Das Zurich Film Festival wird von Jahr zu Jahr besser. Massgebend dazu beigetragen hat das Team um und mit Artistic Director Christian Jungen. Eine Manöverkritik der arttv Filmjournalist:innen, die fast nichts zu kritisieren haben. Mit Beiträgen von Rolf Breiner, Madeleine Hirsiger, Geri Krebs, Ondine Perier, Silvia Posavec, Felix Schenker und Doris Senn.
Da gibt es nichts zu meckern, das Zurich Film Festival 2022 war eine Freude
- Publiziert am 4. Oktober 2022
Unser Best-of ZFF 2022: die Top 3 der Gruselfilme, der schwule Tschaikowski, Tonspuren im Mittelpunkt, ein Gespenst und trendige Teenager
Trendiger Teenager
Die 18. Ausgabe ist Geschichte und das Zurich Film Festivals somit volljährig geworden. arttv Chefredaktor Felix Schenker war all die Jahre dabei. Er erinnert sich: «Es ist gewaltig, was sich seit der ersten Ausgabe getan hat! Das ambitionierte Projekt steckte noch in den Kinderschuhen und war auf jeden Journalisten und jede Journalistin angewiesen. Man hat uns regelrecht darum gebeten, präsent zu sein. Zuweilen waren wir nur gerade mal drei Nasen im Kino.» Heute ist alles ganz anders. Auch jene, die früher über das ZFF die Nase rümpften, hätten das Festival schätzen gelernt. Zu einem grossen Teil ist das der Verdienst von Artistic Director Christian Jungen. Dieser freut sich darüber, dass seinem Festival in der internationalen Presse und in Fachkreisen immer mehr Aufmerksamkeit zuteil wird. Der britische Guardian nannte das ZFF kürzlich den «trendigen Teenager» unter den Festivals und nahm es – wohlgemerkt gemeinsam mit dem Locarno Film Festival – in eine Liste der zehn besten Sommerfilmfestivals in Europa auf. Wie es sich für ehrgeizige Teenager gehört, werden die Ziele nun hoch gesteckt, denn das ZFF will zu den ganz Grossen gehören.
Gespür für das Publikum
Der ehemalige NZZ-Filmjournalist Jungen gestaltet das Programm, wie er früher seine Texte schrieb: mit Leidenschaft für den Film und gutem Gespür für sein Publikum. Nicht weniger als 146 Filme waren zu sehen in drei Wettbewerbssektionen und weiteren spannenden Kategorien, die es dem Festivalteam erlaubten, innovative Projekte vorzustellen. Was bestens gelang. Bei dieser riesigen Auswahl an guten Filmen und breitem Rahmenprogramm ist es schwer, allem gerecht zu werden. Deshalb haben wir unsere arttv Filmjournalist:innen aufgefordert, ihre persönlichen Festivalhighlights nochmals aufleben zu lassen.
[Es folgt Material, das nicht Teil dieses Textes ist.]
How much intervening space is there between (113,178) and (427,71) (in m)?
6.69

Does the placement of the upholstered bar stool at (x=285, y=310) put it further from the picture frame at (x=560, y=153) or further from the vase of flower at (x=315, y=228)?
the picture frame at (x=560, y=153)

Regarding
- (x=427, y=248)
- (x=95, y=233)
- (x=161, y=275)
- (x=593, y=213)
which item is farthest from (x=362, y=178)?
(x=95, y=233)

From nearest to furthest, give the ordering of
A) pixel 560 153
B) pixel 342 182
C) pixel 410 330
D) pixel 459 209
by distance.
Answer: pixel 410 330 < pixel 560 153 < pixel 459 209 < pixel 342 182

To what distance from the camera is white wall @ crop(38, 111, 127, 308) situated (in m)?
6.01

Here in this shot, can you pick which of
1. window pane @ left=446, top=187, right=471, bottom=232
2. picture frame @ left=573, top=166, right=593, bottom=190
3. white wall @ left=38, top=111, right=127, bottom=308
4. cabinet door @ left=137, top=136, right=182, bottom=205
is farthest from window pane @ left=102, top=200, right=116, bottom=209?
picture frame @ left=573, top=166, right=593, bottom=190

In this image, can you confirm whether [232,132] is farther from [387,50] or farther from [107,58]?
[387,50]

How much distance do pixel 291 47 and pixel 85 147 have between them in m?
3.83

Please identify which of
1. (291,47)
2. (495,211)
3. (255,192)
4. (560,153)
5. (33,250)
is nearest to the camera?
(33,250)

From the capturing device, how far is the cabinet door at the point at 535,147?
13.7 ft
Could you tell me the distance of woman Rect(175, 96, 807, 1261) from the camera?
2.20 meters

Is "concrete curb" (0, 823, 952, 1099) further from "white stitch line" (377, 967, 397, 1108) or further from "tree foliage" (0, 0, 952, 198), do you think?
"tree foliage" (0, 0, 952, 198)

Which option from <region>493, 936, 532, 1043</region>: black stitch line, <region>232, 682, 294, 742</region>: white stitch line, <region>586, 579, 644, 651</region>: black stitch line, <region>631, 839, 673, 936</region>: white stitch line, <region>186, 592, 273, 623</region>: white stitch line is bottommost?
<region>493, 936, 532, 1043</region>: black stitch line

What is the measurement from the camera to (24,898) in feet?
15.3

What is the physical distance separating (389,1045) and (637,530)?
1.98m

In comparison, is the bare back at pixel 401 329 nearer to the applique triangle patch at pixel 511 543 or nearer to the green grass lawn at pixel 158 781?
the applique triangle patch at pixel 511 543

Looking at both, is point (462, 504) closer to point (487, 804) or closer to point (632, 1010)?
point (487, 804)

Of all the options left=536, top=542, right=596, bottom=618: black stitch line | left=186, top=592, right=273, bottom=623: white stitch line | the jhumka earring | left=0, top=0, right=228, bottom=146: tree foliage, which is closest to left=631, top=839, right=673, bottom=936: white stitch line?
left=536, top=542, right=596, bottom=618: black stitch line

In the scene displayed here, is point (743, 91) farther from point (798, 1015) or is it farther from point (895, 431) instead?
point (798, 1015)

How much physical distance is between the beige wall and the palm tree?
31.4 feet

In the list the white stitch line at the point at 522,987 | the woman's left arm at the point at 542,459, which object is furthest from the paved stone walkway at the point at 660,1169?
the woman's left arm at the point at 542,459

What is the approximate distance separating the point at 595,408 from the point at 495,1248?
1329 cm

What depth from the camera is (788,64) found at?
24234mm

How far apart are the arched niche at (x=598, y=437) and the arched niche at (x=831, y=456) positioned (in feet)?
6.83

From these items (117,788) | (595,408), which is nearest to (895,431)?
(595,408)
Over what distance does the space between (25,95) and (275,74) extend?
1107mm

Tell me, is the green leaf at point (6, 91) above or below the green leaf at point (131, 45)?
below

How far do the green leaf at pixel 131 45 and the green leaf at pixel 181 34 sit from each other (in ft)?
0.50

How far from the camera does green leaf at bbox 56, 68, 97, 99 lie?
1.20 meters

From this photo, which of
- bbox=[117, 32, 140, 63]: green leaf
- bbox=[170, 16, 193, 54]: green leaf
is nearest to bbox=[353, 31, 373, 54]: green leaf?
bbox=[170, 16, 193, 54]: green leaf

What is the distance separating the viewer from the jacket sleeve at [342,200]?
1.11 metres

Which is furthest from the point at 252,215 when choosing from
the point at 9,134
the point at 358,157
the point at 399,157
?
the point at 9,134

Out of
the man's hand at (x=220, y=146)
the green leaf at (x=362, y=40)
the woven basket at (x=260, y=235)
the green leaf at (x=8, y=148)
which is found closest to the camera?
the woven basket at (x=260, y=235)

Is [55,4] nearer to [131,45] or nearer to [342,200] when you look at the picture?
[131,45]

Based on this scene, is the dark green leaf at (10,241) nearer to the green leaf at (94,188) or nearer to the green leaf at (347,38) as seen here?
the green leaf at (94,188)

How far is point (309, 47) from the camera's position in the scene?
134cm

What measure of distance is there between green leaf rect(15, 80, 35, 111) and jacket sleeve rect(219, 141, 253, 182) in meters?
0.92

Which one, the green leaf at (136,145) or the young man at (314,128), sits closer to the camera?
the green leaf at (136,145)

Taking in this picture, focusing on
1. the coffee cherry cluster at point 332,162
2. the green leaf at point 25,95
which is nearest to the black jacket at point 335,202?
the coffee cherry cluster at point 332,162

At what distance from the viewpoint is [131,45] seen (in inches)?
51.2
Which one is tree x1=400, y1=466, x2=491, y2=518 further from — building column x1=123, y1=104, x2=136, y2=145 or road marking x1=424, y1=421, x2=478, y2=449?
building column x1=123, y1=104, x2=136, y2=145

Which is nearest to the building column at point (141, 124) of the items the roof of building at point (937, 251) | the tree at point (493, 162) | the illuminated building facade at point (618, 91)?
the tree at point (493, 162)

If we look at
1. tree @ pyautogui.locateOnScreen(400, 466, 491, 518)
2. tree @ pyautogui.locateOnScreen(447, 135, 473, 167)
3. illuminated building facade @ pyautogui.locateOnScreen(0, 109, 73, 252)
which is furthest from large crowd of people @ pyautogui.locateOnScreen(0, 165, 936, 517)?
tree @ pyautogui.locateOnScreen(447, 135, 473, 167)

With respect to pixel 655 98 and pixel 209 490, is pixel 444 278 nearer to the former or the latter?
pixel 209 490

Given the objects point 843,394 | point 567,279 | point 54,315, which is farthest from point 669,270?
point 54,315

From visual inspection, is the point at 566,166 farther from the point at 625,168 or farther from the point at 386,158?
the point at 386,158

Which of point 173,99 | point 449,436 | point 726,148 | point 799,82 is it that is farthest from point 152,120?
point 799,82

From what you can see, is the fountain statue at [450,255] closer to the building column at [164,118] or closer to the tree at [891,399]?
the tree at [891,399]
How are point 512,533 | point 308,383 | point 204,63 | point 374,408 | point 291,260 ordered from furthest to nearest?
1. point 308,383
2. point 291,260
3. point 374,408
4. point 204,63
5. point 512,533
Regenwolken und Sonnenschein
Kaum jemand bringt mehr Filmfestival-Erfahrung mit als unsere Filmjournalistin Madeleine Hirsiger. An einem regnerischen Tag ereilte sie das Film-Glück: «Albert Anker. Malstunden bei Raffael» habe sie in eine andere Zeit katapultiert, ins Dorf Ins ins Original-Atelier des Künstlers Albert Anker(1831-1910). Der Dokumentarfilmer Heinz Bütler räumt mit dem Klischee auf, Anker sei ein ländlicher Heimatmaler gewesen und hätte nur strickende Mädchen, Schulklassen oder Stillleben gemalt. Praktisch unbekannt sind seine Aquarelle, die viel impressionistischer sind als Ankers Ölbilder. Anker, der fast alle namhaften Impressionisten persönlich kannte, lebte jeweils die Hälfte des Jahres in Paris. Attraktiv und kurzweilig ist die Umsetzung des Filmstoffes inklusive einer kleinen kunsthistorischen Sensation: Die Entdeckung von Stoffpuppen, die Anker selber hergestellt hat. Der verstorbene Musiker Endo Anaconda führt durch den Film, Oliver Schnyder spielt Klavier und Nina Zimmer vom Kunstmuseum Bern bringt uns Anker kunsthistorisch näher. Albert Anker war ein Maler internationaler Tragweite und der Film für Hirsiger eine Entdeckung, die die Regenwolken zum Sonnenschein umgewandelt haben.
Neuer Besucherrekord
Madeleine Hirsiger war nicht die Einzige, die in den zehn Festivaltagen in den Zürcher Kinos wettertechnisch Zuflucht gesucht und gefunden hat. Das verregnete Wetter schlug sich laut Abschlussbericht des Festivals sehr positiv in den Besucherzahlen nieder. Mit über 135 000 Kinobegeisterten feiert das Festival einen neuen Rekord. Oftmals waren selbst die Nachmittagsvorstellungen ausverkauft. Neben den vielen kleinen Kinosälen, auf die das Festival in der Stadt zurückgreifen kann, ist seit letztem Jahr eine neue noble Adresse hinzugekommen. Der Kongresssaal bringt mit einem Schlag weitere 1200 Sitzplätze ein. Auch wenn man den Aufwand der Umnutzung infrage stellen kann, ist es zweifelsohne ein prestigeträchtiger Austragungsort an bester Adresse für das ZFF.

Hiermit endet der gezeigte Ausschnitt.